Text provided →
○ ○ ○ ○ ○ ○ ○
# Dogs - can they eat bones safely?



## _Libby_ (27 May 2008)

I have a lhasa apso and was considering giving her a bone. I have read alot of literature on the subject and while some vets deem them dangerous other say they are an essential part of a dogs diet, and if fed raw their should be little risk of them splintering.

Do many of you feed bones? And if so which ones to which size of dogs?

To my mind this is the type of thing they would have eaten years ago before humans came along and gave them dog food but i dont want my dog to be injured.


----------



## Foxyfilly (27 May 2008)

Hi, both mine eat bones on a regular basis. Chicken wings are their absolute favourite and have these for brekkie both days.
Even my 15 year old cat has one although I have to bash it for her first


----------



## GinaGem (27 May 2008)

Yep our lurchers have raw bones - mainly chicken ones


----------



## GinaB (27 May 2008)

My labs get HUGE big bones every now and again. They're always raw.


----------



## djlynwood (27 May 2008)
○ ○ ○ ○ ○ ○ ○
Work instructions →
1. Do these statements agree with the thread on dogs eating bones? Answer yes or no for each, quoting the words of the thread that decide it. (a) Libby's dog is a lhasa apso. (b) GinaB's labs are given cooked bones. (c) GinaGem's lurchers are fed mostly chicken bones.
2. Could you carry on the thread on dogs eating bones from its final line?

Supplied data →
○ ○ ○ ○ ○ ○ ○
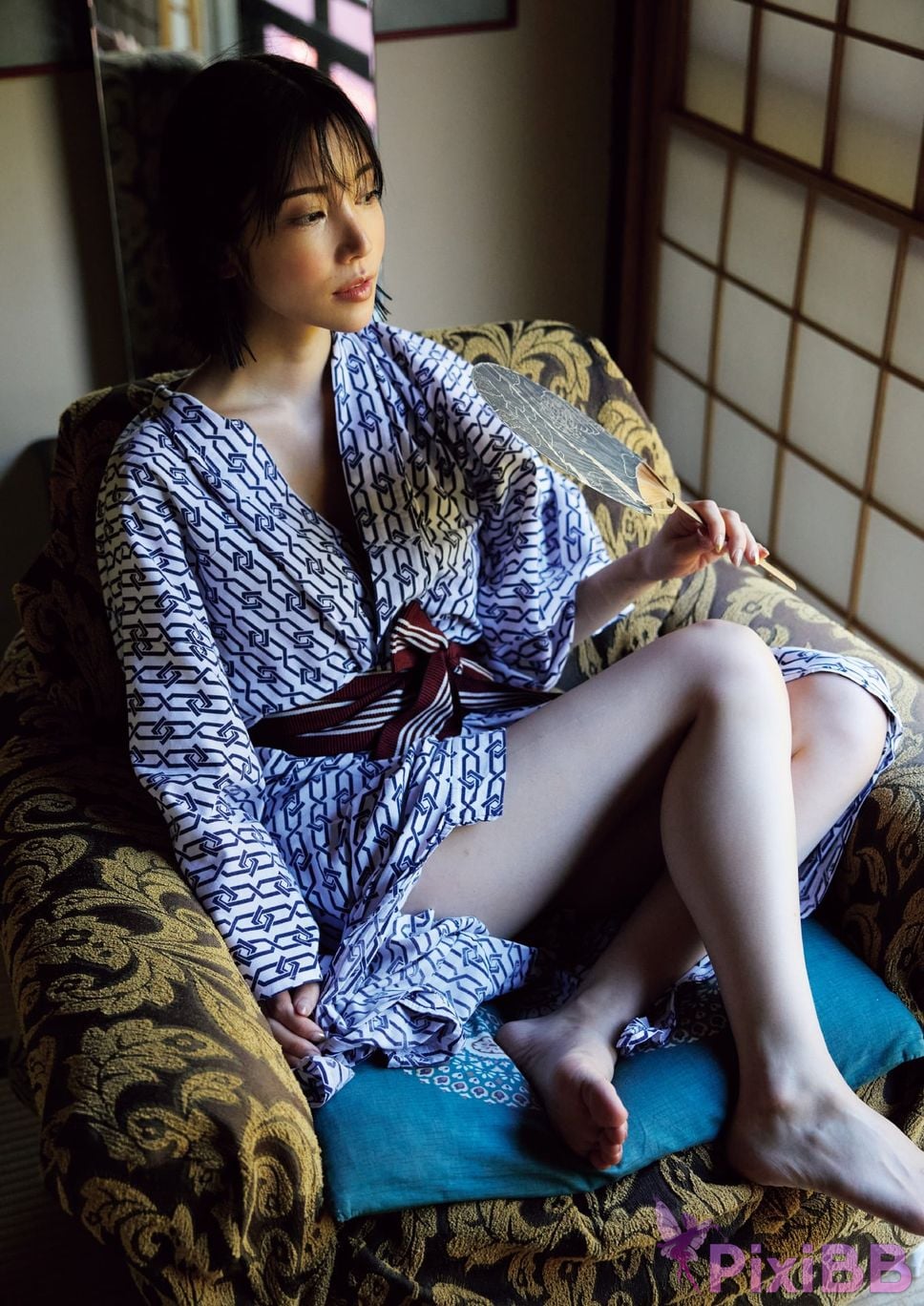 Japanese Idol Karen Kaede Electronic version limited edition with other cuts photo collection 2 nights and 3 days trip to Hokkaido PixiBB.COM 053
○ ○ ○ ○ ○ ○ ○
Your responses →
1.
(a) Yes: "I have a lhasa apso"
(b) No: "They're always raw."
(c) Yes: "mainly chicken ones"

2.
Yep, my guy is fed a raw diet and gets bones everyday. He has anything from chicken wings, chicken backs, pork ribs, lamb ribs, lamb leg/shoulder bones and turkey necks. Although he will eat beef bones, I no longer feed these as they can be quite hard and can break teeth but I know some people feed them as recreational bones.

A word of warning-  Do not feed any cooked bones at all, even the cheap parma ham bones you can get from pet shops. Cooked bones become very brittle and this is what is dangerous for dogs as they splinter.

I defo think you should give it a go, chicken wings are a great starting point. Your dog will love you for it


----------



## echodomino (27 May 2008)

Raw bones yes. That said ours have had cooked big bones but never cooked chicken ones, though they're quick to raid the bin and despatch the evidence lol 
	
	
		
		
	


	





The way I see it is they'd eat raw bones in the wild


----------



## heidi123 (28 May 2008)

Not been one to feed bones, but my lab does love them when he has got his hands on them 
	
	
		
		
	


	





But after reading this I might just give it a try 
	
	
		
		
	


	




 xx


----------



## becca114 (28 May 2008)

I too have a lhasa apso. She is fed raw and has bones regularly, usually chicken wings, chicken thighs and rib(think they are rib) bones from the butchers. As long as the bones are not too big or hard then I wouldn't worry. My lhasa loves her bones and will chew them for hours.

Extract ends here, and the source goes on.